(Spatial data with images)
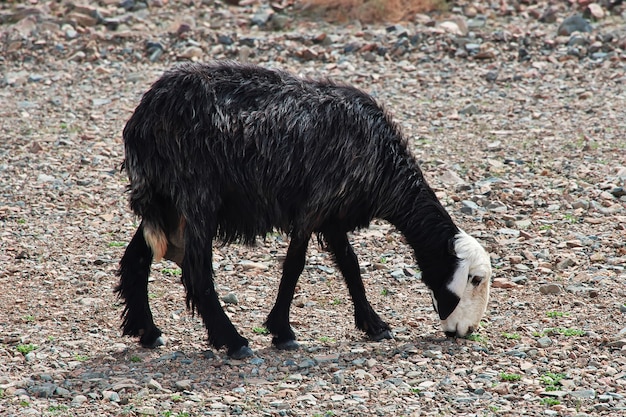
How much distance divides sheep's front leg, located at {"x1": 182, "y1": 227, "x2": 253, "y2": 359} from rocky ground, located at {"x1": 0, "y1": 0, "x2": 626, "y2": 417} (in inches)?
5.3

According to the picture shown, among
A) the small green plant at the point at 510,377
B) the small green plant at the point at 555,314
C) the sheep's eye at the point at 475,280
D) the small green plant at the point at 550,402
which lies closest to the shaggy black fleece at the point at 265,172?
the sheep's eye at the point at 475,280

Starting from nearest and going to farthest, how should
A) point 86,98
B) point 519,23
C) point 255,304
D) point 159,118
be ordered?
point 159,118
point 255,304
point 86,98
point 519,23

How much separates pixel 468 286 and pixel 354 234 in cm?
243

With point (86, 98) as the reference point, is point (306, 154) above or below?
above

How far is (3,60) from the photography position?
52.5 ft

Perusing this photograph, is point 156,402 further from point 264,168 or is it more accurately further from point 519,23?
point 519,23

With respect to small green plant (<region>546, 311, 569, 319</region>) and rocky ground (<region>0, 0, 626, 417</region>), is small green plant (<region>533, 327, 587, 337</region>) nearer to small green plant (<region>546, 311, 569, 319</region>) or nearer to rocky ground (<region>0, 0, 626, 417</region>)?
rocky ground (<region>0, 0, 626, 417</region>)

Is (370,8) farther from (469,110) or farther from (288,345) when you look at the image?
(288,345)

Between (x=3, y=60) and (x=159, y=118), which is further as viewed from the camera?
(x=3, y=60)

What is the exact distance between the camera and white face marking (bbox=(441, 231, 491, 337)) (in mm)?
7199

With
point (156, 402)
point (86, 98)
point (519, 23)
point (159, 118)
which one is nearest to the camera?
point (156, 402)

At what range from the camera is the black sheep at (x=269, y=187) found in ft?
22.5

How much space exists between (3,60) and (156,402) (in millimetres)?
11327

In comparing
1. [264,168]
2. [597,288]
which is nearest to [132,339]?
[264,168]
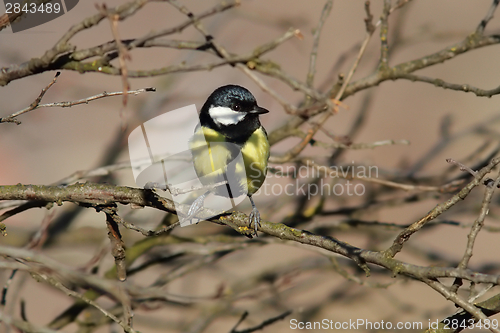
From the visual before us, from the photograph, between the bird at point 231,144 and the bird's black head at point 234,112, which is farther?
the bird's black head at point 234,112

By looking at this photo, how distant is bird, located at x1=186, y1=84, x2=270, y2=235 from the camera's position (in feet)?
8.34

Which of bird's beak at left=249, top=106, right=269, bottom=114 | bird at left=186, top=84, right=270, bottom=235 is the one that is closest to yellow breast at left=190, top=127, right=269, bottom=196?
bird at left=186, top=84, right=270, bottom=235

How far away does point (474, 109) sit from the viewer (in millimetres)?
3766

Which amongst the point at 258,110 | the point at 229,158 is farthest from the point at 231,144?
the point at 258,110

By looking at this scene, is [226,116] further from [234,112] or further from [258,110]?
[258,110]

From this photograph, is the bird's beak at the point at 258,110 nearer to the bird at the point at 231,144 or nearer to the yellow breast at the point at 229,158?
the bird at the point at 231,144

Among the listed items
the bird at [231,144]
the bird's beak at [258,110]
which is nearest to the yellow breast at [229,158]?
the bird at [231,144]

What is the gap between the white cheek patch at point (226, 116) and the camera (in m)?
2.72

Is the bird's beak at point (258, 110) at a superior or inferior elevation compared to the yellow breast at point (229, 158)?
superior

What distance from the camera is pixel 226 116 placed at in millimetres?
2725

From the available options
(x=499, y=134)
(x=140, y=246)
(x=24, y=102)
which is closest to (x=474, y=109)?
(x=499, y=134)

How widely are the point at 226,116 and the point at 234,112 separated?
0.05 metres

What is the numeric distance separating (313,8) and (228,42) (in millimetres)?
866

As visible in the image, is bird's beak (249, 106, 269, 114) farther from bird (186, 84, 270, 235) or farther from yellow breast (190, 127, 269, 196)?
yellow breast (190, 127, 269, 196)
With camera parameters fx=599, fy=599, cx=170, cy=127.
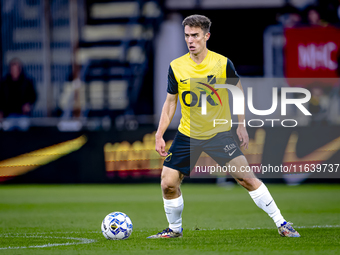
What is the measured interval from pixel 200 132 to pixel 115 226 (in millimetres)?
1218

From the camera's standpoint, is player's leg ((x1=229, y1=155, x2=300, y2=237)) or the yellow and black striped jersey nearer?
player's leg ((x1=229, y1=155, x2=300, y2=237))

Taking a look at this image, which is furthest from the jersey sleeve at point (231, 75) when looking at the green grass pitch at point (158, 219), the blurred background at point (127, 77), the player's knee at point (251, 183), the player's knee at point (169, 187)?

* Your goal:
Could you reproduce, word for word, the stretch of records from the line containing "From the available options" through the line containing "0.05 metres", with both of those lines included?

* The answer:
From the available options
(x=499, y=134)
(x=140, y=246)
(x=24, y=102)
which is closest to (x=474, y=109)?
(x=499, y=134)

How widely are the point at 226,116 and the point at 234,112 separated?
0.05 metres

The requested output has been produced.